AssistantMessage(role=assistant, content=[ToolUseBlock(name=mcp__local__word_count, input={'text': 'Custom tools should be boring and obvious.'})])
ToolResultMessage(content=[{'type': 'text', 'text': 'words=7 chars=42'}])
AssistantMessage(role=assistant, content=[ToolUseBlock(name=mcp__local__log_event, input={'event': 'word_count words=7 chars=42', 'level': 'info'})])
ToolResultMessage(content=[{'type': 'text', 'text': 'logged: 2026-04-30T03:11:02 [INFO] word_count words=7 chars=42'}])
AssistantMessage(role=assistant, content=[TextBlock(text='The phrase has 7 words (42 characters).
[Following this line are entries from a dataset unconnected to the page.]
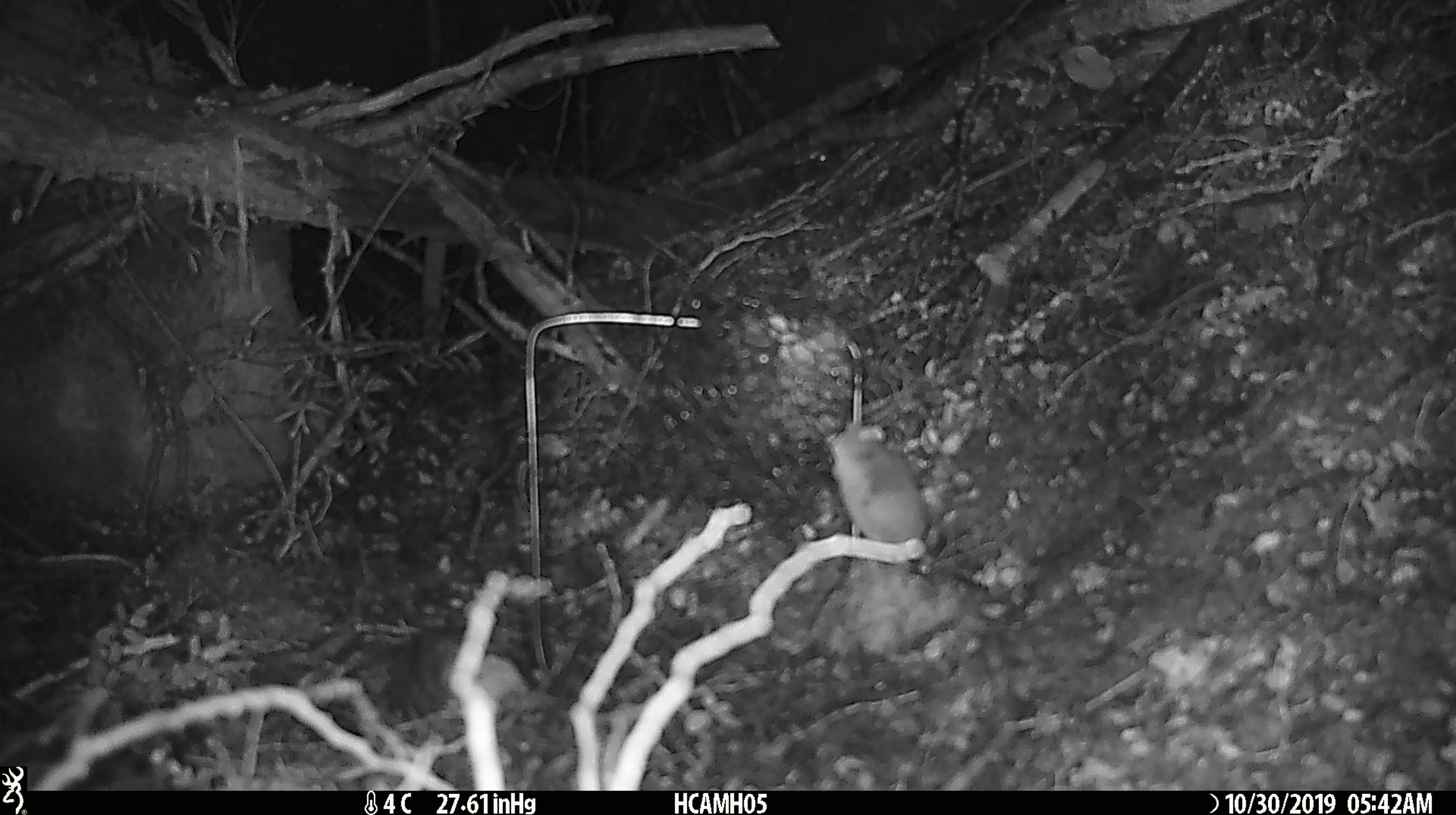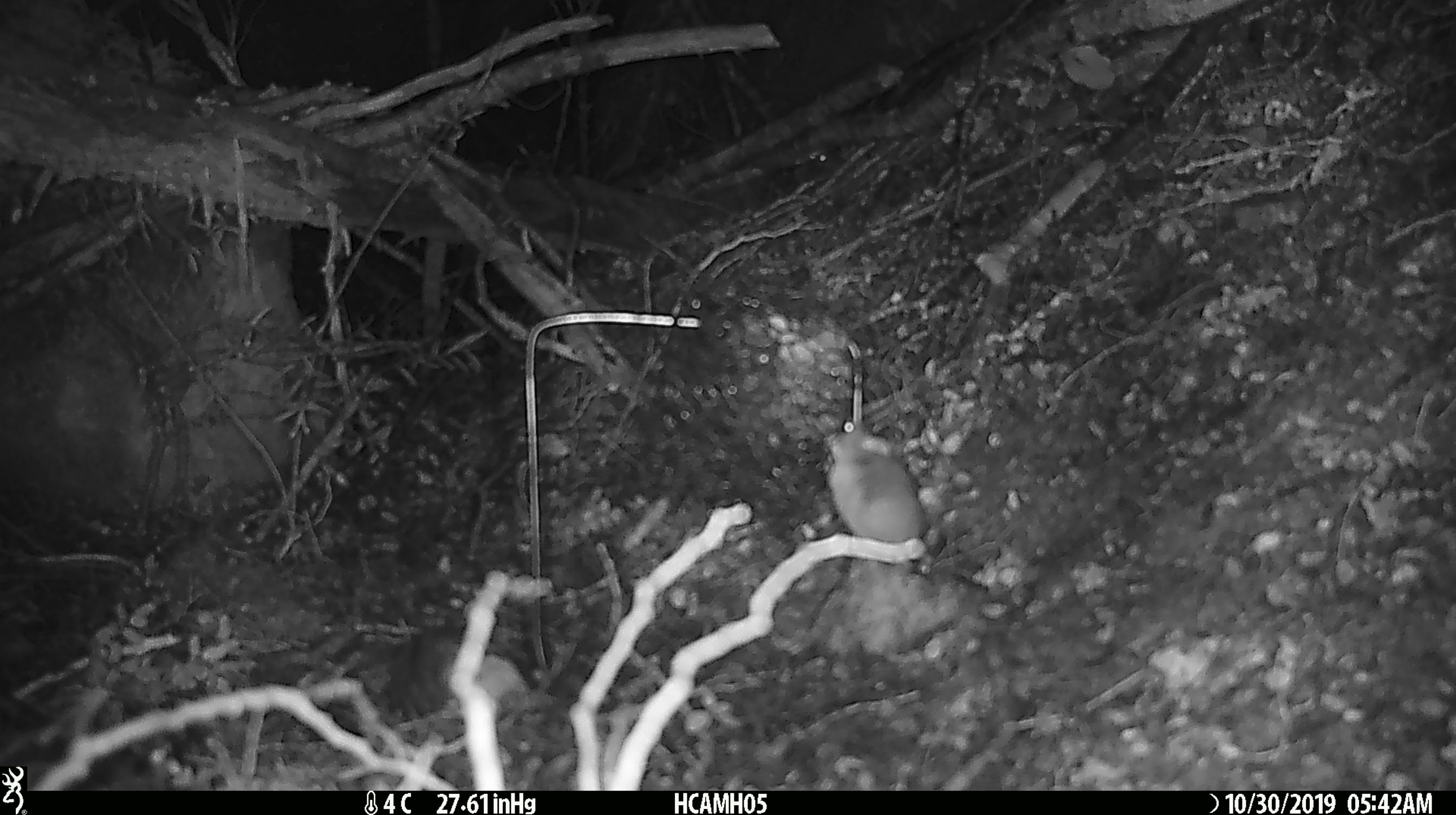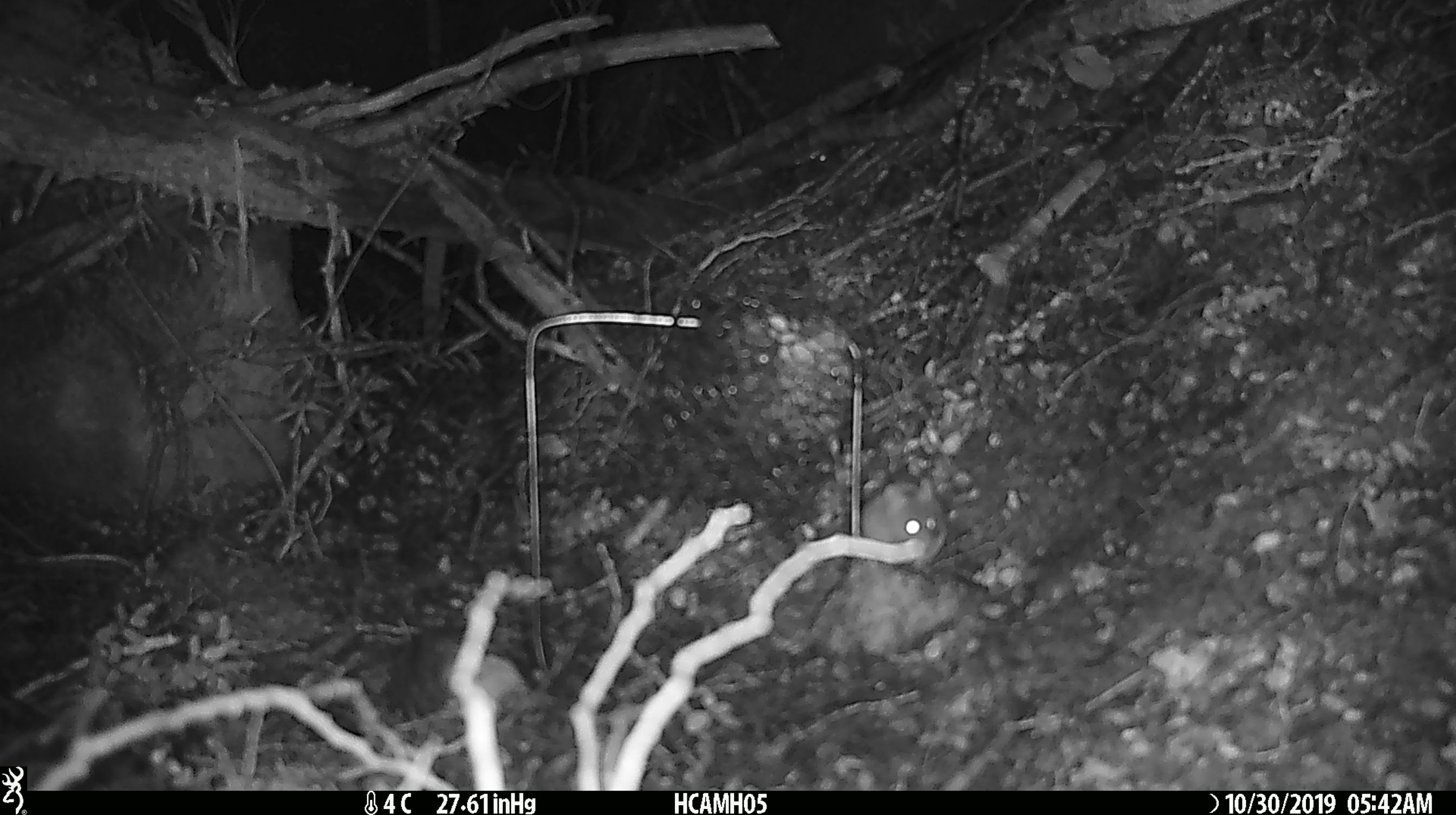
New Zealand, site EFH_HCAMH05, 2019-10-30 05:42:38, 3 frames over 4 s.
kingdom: Animalia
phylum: Chordata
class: Mammalia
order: Rodentia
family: Muridae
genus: Mus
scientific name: Mus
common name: mouse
Logged.')])

Common pitfalls

  • Forgetting allowed_tools. The SDK ignores tools the agent has not been explicitly allowed to call. The naming convention is mcp__<server-name>__<tool-name>.
  • Returning a string instead of MCP content. Always return {"content": [{"type": "text", "text": ...}]}; raw strings will raise a validation error.
  • Blocking I/O inside an async tool. Wrap CPU-heavy or sync work with anyio.to_thread.run_sync or you will stall the loop.
  • Mutating shared state without locks. In-process means tools share memory with the rest of your app; treat counters, caches, and files like you would in a web handler.

Quick reference

What you wantUse this
Define a tool@tool(name, description, schema)
Bundle toolscreate_sdk_mcp_server(name, version, tools)
Run an agentquery(prompt, options) + async for
Allow a toolallowed_tools=['mcp__server__tool']
Stream outputIterate the async generator from query

Next steps

  • Add a tool that calls an internal HTTP API with httpx.AsyncClient.
  • Pass permission_mode='acceptAll' for a CI-friendly run, or 'plan' to dry-run.
  • Combine in-process tools with a remote MCP server by adding a second entry to mcp_servers.
  • Wrap the whole script in a CLI with typer so teammates can use it without touching the code.

Custom tools used to be the boring middle of agent development. With in-process MCP, they are a one-liner. Build the smallest tool you can today, run it, and watch your agent stop hallucinating answers it can simply look up.